By comparing across quarters of the year, this study looks at high-level trends in the distribution of payments throughout the year. Quarters are compared on the basis of aggregate payments for each year of the study and average payment value. One-sided ANOVA tests are performed on each year to generate p-values for evaluating significant differences between quarters within each year of the study.

## 4.4 Models

Further analysis of the characteristics, geospatial, and temporal relationships is performed via multiple linear regression models on the payments in each year of the study period, using the lm() function from the R stats package. Each model predicts payments (inflation-adjusted to 2020 equivalence) from the receiving physician’s specialty, region, ZIP code density category, the nature of the payment, and the quarter of the year in which the payment was made.

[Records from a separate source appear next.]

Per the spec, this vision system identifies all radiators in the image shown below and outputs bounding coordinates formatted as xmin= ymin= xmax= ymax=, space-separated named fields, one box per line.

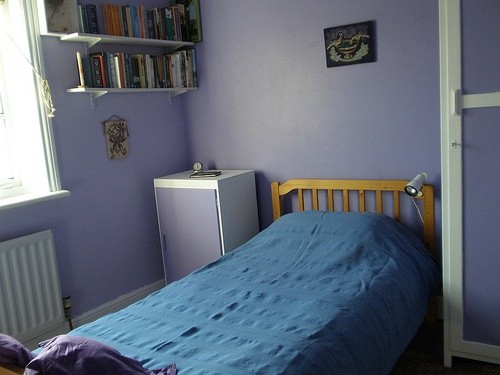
xmin=0 ymin=229 xmax=65 ymax=344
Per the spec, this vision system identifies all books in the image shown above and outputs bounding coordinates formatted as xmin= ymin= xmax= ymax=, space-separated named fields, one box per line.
xmin=78 ymin=0 xmax=202 ymax=42
xmin=77 ymin=47 xmax=197 ymax=88
xmin=190 ymin=171 xmax=221 ymax=177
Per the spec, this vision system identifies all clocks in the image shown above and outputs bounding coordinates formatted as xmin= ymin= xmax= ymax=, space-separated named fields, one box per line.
xmin=193 ymin=163 xmax=201 ymax=171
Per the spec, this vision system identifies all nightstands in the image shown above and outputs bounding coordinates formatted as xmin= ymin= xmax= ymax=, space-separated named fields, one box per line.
xmin=154 ymin=170 xmax=259 ymax=287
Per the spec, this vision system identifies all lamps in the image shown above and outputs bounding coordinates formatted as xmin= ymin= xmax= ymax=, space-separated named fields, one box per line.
xmin=404 ymin=172 xmax=426 ymax=197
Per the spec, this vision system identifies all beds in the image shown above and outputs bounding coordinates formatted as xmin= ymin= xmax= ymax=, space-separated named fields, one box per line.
xmin=0 ymin=179 xmax=435 ymax=375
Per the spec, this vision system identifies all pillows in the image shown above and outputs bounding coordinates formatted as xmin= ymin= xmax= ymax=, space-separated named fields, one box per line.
xmin=23 ymin=336 xmax=177 ymax=375
xmin=0 ymin=333 xmax=39 ymax=367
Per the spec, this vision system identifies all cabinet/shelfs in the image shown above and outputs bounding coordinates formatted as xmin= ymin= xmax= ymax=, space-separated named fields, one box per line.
xmin=439 ymin=0 xmax=500 ymax=368
xmin=37 ymin=0 xmax=198 ymax=111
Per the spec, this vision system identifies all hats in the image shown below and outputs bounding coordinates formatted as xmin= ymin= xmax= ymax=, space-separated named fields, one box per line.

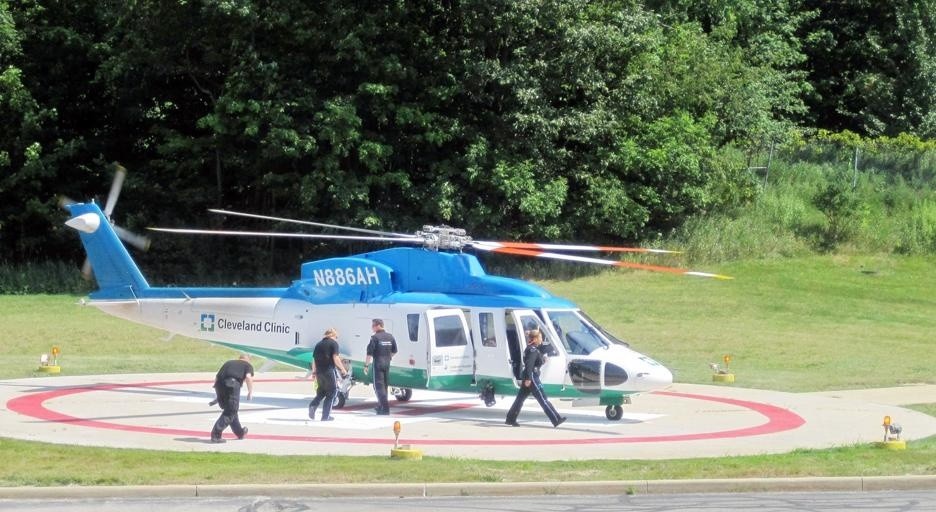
xmin=325 ymin=328 xmax=337 ymax=337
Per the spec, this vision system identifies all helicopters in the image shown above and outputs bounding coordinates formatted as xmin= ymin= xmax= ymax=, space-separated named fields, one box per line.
xmin=55 ymin=158 xmax=736 ymax=424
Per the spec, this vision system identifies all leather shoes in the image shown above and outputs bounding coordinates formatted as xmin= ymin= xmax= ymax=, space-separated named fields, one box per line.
xmin=321 ymin=416 xmax=333 ymax=421
xmin=377 ymin=411 xmax=388 ymax=415
xmin=506 ymin=419 xmax=520 ymax=427
xmin=211 ymin=438 xmax=225 ymax=443
xmin=554 ymin=417 xmax=566 ymax=427
xmin=375 ymin=407 xmax=383 ymax=411
xmin=308 ymin=406 xmax=314 ymax=419
xmin=238 ymin=427 xmax=247 ymax=439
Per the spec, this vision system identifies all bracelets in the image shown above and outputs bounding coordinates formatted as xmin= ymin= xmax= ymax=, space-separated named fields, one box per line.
xmin=364 ymin=364 xmax=369 ymax=368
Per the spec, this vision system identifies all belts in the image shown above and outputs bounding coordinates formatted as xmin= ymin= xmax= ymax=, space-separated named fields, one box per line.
xmin=225 ymin=376 xmax=239 ymax=382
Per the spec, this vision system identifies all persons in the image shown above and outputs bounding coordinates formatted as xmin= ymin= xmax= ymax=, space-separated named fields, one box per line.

The residuals for each of these models demonstrated non-linearity due to significant right skew in the response. Thus, the payment data was log-transformed. So, the final models for interpretation utilize the receiving physician’s specialty, region, ZIP code density category, the nature of the payment, and the quarter of the year in which the payment was made to predict log payment values for a given year.

Moreover, this study performed a temporal analysis of how payments changed each quarter during the study period of 2015-2020. For each quarter, payments were aggregated to reflect the average payment amount transferred to primary care physicians during that time period. The payment-quarter pairs were then turned into a time-series object for modeling purposes.

This study used the Holt-Winters method to model this time-series object. The Holt-Winters method accounts for three features of the data:

• A typical value - the average payment
• A slope - how these payment values change over the study period
• A cyclical pattern - the relationship between quarter and the overall trend

As there is an established cyclical pattern - repeating quarters of the year - in this data, the Holt-Winters method is an effective method for modeling this data. To evaluate the accuracy of these models, this study uses the Mean Absolute Percent Error (MAPE). A common error metric for evaluating time-series models, the MAPE quantifies the mean of the absolute difference between the actual and fitted values as a percent of the actual values.